*BLOC DE TEXTE*.
★ ★ ★ ★ ★ ★ ★
Fil d'Ariane
Face au fléau des féminicides, l’ONU appelle à une action transformatrice
Chaque heure en moyenne plus de cinq femmes, ou filles, ont été tuées par un membre de leur propre entourage en 2021, selon une nouvelle étude publiée mercredi par deux agences des Nations Unies à l’approche de la Journée internationale pour l’élimination de la violence à l’égard des femmes, qui est commémorée le 25 novembre.
Ce rapport d’ONU Femmes et de l’Office des Nations Unies contre la drogue et le crime (ONUDC) estime que ces chiffres sont « un brutal rappel du fait que la violence à l’égard des femmes et des filles constitue l’une des atteintes les plus fréquentes aux droits de la personne dans le monde ».
Dans un message, le Secrétaire général de l’ONU António Guterres, a observé que « cette discrimination, cette violence et ces abus visant la moitié de l'humanité ont un coût élevé ». « Cela limite la participation des femmes et des filles dans tous les domaines de la vie, nie leurs droits et libertés fondamentaux et bloque la reprise économique égale et la croissance durable dont notre monde a besoin », a-t-il ajouté.
Mettre en oeuvre des plans d’action
Selon le chef de l’ONU, une « action transformatrice » est nécessaire pour mettre fin à la violence à l'égard des femmes et des filles. Il a encouragé les gouvernements à concevoir, financer et mettre en œuvre des plans d'action nationaux pour lutter contre ce fléau. Il a estimé qu’il fallait impliquer la société civile à chaque étape de la prise de décision et faire en sorte que toutes les lois « mises en œuvre et respectées », afin que les survivantes puissent voir leurs droits à la justice et au soutien respectés.
Il a également exhorté tout le monde à soutenir les campagnes publiques qui remettent en question les normes patriarcales et promeuvent différentes formes de masculinités qui rejettent la misogynie et la violence.
« J'appelle les gouvernements à augmenter de 50% le financement des organisations et mouvements de défense des droits des femmes d'ici 2026 », a-t-il déclaré.
Le foyer n’est même pas un lieu sûr
D’après le rapport d’ONU Femmes et d’ONUDC, sur l’ensemble des femmes et des filles tuées intentionnellement l’année dernière, environ 56% l’ont été par un conjoint intime ou un autre membre de leur famille (45.000 sur 81.000), ce qui prouve que le foyer n’est même pas un lieu sûr pour bon nombre d’entre elles. Comparativement, seulement 11% des homicides contre des hommes sont perpétrés dans la sphère privée.
★ ★ ★ ★ ★ ★ ★
*SECTION DES DONNÉES*.

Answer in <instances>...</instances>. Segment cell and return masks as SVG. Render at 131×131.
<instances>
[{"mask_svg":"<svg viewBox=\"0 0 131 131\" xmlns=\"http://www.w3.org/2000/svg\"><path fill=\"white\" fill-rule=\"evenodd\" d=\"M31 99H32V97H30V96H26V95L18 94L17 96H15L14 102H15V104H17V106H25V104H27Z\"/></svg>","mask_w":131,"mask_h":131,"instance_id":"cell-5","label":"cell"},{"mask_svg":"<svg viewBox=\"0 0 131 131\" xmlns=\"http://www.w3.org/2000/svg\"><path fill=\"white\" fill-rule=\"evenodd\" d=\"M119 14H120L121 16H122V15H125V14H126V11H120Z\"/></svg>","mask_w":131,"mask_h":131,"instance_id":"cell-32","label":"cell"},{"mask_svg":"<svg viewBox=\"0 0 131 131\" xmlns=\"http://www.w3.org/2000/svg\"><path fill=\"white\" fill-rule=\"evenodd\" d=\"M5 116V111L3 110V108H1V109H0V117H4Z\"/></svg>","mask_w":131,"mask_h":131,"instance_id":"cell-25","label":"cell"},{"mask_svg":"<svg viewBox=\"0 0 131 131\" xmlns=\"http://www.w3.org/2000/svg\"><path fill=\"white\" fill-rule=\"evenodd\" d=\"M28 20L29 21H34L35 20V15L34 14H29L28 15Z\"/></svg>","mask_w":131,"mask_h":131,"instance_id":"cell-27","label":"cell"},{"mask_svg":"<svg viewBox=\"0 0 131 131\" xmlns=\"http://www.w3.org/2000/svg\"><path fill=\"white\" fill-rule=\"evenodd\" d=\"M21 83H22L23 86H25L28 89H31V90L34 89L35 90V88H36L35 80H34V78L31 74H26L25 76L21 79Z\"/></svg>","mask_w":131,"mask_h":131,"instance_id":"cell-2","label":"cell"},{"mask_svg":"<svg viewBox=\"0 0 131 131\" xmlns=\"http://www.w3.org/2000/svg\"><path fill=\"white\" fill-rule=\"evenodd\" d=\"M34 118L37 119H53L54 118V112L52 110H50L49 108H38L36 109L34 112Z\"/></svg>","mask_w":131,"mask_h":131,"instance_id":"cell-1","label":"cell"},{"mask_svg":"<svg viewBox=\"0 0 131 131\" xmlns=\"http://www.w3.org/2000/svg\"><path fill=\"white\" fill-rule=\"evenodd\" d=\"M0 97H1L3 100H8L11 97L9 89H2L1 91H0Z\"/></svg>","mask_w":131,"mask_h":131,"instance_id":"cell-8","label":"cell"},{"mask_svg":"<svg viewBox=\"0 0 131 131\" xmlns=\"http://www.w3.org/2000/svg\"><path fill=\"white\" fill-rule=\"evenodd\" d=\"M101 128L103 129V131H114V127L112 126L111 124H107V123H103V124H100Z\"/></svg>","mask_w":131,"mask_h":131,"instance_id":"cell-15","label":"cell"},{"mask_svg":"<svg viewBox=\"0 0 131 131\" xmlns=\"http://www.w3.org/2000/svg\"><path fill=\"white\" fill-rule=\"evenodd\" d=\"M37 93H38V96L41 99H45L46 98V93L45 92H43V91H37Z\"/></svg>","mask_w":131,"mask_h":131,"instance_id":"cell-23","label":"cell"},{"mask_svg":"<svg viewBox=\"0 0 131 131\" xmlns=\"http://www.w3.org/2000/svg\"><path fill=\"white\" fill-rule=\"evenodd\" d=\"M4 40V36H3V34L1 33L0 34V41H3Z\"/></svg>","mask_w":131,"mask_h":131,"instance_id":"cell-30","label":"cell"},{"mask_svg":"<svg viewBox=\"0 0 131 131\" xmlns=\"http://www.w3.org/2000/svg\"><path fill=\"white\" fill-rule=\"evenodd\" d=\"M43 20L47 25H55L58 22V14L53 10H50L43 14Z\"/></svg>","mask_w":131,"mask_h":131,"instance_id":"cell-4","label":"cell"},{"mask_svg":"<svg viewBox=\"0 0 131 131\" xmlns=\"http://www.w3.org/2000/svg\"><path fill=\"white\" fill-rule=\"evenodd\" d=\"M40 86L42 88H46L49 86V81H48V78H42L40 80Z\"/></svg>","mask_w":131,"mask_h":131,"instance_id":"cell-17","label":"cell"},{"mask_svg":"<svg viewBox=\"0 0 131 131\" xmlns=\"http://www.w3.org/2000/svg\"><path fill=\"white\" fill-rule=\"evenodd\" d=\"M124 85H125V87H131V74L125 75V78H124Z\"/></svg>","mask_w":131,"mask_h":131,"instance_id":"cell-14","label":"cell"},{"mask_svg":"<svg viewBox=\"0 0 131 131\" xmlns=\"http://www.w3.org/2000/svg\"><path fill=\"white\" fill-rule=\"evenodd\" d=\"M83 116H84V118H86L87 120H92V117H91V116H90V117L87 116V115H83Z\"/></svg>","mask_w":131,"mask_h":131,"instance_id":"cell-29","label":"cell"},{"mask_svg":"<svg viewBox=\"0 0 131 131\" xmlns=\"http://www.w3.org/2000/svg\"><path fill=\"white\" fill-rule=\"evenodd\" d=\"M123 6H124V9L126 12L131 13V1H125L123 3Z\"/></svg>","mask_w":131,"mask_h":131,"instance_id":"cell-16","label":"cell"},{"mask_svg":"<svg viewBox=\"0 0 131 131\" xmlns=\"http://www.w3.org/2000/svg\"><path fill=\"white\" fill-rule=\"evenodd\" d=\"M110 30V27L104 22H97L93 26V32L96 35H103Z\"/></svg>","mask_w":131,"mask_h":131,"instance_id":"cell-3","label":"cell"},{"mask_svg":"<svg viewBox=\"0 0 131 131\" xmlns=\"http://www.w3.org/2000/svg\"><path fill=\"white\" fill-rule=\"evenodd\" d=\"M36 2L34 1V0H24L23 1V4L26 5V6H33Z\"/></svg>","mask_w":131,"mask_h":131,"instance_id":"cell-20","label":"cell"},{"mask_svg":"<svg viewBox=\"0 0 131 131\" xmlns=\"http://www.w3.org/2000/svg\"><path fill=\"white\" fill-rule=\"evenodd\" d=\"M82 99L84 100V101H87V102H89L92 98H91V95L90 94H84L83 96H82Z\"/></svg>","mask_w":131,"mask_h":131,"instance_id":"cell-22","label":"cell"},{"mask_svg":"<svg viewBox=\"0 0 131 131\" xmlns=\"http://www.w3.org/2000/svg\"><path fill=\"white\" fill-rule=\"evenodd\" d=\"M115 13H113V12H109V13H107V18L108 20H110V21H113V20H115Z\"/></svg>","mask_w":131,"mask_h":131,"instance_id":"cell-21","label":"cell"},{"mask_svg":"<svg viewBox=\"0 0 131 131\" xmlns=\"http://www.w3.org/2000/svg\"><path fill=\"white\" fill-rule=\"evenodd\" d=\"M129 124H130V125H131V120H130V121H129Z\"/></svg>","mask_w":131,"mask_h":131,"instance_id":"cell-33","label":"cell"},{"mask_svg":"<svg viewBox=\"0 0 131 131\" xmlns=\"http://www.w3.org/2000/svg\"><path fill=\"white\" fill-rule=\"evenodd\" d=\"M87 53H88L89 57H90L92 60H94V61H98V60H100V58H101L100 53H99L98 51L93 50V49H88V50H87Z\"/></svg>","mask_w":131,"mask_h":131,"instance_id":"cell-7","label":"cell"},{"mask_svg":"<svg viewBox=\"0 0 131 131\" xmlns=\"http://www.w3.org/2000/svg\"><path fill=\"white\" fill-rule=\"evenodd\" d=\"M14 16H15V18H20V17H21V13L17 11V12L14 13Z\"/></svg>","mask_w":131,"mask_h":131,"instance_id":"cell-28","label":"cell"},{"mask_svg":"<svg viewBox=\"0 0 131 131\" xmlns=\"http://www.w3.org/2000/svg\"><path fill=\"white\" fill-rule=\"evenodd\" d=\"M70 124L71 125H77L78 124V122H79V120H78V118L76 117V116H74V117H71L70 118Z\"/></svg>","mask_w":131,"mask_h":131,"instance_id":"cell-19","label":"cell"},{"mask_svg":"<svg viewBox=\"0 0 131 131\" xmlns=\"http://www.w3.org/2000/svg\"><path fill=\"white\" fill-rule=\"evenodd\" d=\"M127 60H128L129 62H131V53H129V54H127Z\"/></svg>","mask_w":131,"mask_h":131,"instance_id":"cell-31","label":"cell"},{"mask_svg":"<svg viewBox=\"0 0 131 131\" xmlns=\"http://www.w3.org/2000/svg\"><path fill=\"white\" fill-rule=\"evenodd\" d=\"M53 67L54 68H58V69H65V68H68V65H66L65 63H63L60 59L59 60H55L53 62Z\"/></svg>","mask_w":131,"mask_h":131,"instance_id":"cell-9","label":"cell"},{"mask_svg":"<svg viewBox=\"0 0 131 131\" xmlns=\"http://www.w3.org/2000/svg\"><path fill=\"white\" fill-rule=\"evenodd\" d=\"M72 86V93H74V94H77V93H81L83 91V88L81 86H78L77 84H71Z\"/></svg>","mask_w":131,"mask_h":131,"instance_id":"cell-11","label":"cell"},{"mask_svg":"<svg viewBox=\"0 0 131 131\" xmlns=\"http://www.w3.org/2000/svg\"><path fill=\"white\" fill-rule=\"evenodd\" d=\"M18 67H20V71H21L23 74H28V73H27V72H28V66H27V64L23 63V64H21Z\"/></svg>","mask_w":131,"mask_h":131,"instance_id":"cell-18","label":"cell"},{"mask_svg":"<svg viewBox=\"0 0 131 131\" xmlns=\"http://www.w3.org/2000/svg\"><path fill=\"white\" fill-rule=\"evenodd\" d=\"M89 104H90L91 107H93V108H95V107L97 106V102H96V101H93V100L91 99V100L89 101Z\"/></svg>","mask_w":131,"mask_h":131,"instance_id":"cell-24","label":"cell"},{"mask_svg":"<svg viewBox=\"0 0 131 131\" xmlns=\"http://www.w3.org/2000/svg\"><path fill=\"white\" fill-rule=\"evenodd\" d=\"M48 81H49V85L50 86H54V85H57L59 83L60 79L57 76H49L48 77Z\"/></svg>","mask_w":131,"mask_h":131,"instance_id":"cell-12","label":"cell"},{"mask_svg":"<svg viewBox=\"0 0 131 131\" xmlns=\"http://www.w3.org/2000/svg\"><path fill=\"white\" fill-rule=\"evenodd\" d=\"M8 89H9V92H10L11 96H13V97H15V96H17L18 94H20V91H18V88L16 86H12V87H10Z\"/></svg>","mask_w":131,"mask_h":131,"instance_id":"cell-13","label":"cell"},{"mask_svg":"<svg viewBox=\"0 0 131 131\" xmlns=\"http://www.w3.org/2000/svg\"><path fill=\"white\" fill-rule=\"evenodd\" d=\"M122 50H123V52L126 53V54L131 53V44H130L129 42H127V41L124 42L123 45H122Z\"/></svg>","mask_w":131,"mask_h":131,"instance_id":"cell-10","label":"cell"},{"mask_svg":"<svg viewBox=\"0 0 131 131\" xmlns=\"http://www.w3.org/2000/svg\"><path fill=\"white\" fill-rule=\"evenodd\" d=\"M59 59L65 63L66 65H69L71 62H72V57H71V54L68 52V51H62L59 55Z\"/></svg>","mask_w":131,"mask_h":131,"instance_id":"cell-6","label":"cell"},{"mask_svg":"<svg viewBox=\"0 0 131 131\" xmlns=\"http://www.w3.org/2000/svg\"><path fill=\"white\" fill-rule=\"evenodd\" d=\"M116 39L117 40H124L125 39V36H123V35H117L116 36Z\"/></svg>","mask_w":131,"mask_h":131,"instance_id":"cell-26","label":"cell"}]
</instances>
★ ★ ★ ★ ★ ★ ★
*CONSIGNE*.
Répondez aux questions suivantes à partir de l'article sur les féminicides :
1. Quelles sont les deux agences des Nations Unies qui ont publié le rapport ?
2. De quel pourcentage le Secrétaire général appelle-t-il les gouvernements à augmenter le financement des organisations et mouvements de défense des droits des femmes, et d'ici quelle année ?
3. Quelle proportion des homicides contre des hommes est perpétrée dans la sphère privée ?
Les lignes présentées n'ont aucun lien avec l'article sur les féminicides.

*CORRIGÉ*.
1. ONU Femmes et l'Office des Nations Unies contre la drogue et le crime (ONUDC).
2. De 50 %, d'ici 2026.
3. Seulement 11 %.